|
By Deb Aronson
Photos courtesy of Interfaith Youth
Core
 |
| Eboo Patel |
Eboo Patel ’96
LAS has the radical idea that people
from different religions shouldn’t
kill each other.
“Why are religious extremists
getting to young people before we
do?” he asked. “Why
don’t we build a different
pattern, a pattern of religious
pluralism?”
Patel, a Muslim, founded the Interfaith
Youth Core to do just that. First
envisioned in 1998, IFYC is based
on the premise that when young people
from different faiths are brought
together on a service project, mutual
understanding and respect develop.
It’s a matter, said Patel,
of creating space for people to
tell a little bit about their stories.
It’s a way of thinking that
encourages people to relate to one
another in a positive way.
“The way I see it, you can
either dance or fight,” said
Patel, whose Indian immigrant parents
raised him and his brother, Rahim
’98 BUS, in the Chicago suburb
of Glen Ellyn. “Me, I say,
let’s dance first and fight
later because you’ll always
remember the dance. See what I’m
talking about?”
Patel encourages lots of dancing
through the model of IFYC, whose
members have fanned out to more
than 45 campuses, reaching more
than 4,000 students, faculty, staff
and campus administrators through
speeches, training, classes and
workshops.
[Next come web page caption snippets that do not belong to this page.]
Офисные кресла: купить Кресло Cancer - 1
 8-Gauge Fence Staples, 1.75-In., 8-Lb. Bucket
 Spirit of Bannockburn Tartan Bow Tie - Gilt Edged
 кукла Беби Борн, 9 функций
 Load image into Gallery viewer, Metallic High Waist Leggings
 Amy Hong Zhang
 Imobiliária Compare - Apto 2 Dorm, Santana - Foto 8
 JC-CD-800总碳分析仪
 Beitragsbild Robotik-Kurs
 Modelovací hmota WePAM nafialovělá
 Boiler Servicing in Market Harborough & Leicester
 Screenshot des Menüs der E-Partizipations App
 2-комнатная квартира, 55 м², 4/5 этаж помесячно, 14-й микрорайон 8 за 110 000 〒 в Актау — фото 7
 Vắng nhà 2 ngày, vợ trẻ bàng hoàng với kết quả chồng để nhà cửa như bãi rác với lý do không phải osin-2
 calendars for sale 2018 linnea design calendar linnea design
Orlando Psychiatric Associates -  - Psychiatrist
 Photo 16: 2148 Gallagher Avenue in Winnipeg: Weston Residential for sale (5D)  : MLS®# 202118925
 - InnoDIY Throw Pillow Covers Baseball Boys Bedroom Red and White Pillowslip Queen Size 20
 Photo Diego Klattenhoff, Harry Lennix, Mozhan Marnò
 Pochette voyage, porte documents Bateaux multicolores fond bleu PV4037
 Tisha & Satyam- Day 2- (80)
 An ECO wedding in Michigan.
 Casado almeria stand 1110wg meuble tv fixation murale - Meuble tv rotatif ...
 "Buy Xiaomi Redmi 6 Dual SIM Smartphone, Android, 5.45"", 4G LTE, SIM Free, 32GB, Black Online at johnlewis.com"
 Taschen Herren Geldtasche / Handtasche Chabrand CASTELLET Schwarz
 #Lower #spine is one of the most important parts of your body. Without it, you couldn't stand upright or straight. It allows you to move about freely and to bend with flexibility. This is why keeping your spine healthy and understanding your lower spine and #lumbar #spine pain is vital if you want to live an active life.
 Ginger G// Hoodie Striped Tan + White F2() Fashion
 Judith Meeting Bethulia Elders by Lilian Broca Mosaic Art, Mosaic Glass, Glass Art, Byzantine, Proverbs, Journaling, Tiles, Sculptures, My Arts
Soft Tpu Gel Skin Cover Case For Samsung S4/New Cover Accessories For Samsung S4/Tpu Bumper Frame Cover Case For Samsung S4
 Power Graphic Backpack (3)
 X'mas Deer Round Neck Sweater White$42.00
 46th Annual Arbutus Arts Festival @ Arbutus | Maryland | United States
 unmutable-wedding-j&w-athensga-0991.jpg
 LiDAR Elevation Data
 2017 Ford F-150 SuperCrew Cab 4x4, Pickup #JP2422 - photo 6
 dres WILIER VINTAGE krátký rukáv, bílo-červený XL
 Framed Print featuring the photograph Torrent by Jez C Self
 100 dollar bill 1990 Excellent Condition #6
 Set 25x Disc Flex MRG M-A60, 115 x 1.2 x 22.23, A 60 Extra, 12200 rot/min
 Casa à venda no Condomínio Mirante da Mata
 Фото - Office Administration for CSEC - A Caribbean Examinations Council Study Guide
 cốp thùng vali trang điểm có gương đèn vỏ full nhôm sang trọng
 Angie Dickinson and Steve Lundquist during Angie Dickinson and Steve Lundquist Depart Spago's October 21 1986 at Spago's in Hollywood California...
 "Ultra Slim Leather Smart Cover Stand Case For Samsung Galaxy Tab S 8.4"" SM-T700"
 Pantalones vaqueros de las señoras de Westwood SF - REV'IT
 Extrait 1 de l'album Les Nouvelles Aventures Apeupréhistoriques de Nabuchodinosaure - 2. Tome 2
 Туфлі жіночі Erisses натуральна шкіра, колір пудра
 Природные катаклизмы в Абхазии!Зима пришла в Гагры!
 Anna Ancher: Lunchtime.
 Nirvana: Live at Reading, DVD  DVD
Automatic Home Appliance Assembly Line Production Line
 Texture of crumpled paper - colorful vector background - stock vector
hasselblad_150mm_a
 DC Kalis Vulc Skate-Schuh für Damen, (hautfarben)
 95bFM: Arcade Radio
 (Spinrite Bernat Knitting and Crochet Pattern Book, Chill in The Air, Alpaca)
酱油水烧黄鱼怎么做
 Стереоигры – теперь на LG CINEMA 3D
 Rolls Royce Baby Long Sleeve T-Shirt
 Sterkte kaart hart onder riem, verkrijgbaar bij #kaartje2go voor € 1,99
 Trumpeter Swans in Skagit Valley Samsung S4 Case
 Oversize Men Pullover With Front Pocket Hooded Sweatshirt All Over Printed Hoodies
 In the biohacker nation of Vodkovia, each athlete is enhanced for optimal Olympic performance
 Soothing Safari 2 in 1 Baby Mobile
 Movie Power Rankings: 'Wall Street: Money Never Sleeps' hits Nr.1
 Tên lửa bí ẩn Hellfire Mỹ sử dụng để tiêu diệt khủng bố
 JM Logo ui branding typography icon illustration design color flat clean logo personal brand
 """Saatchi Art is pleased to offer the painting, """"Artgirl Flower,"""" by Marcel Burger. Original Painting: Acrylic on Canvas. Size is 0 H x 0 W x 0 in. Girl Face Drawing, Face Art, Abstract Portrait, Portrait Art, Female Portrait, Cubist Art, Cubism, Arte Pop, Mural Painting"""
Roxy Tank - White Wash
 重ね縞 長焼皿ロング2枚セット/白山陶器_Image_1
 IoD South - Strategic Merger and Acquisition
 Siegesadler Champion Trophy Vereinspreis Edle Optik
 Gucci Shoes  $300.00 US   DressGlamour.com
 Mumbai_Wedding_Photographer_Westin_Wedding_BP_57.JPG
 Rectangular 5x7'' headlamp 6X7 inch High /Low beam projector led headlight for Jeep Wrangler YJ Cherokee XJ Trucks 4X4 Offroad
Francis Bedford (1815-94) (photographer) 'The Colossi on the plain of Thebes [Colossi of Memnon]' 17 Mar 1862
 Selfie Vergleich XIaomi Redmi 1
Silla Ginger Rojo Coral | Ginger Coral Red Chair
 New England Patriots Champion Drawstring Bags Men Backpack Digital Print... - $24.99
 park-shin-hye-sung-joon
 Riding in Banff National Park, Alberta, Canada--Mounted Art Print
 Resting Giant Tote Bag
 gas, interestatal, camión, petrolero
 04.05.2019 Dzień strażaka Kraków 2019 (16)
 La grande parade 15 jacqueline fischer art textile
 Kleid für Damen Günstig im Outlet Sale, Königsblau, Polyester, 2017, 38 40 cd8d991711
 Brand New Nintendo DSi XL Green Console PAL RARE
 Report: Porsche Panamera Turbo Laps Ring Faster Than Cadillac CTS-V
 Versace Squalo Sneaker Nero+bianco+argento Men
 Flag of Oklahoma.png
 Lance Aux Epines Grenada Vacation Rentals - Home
The organization’s
community work projects offer both
the chance to pitch in locally and
the opportunity for young volunteers
to discuss how their religion inspires
them to contribute. While courses
at the University of Illinois cover
the academic study of religion,
IFYC’s campus affiliate, Interfaith
in Action, has drawn hundreds of
students to volunteer together,
teaching them not only about community
needs but about each other. In such
a way, IFYC moves beyond platitudes
on religious tolerance to the realm
of concrete action.
Patel’s vision – “to
build a movement that encourages
religious young people to strengthen
their religious identities, foster
inter-religious understanding and
cooperate to serve the common good,”
as IFYC’s mission statement
explains – has resonated with
a wide range of people and organizations.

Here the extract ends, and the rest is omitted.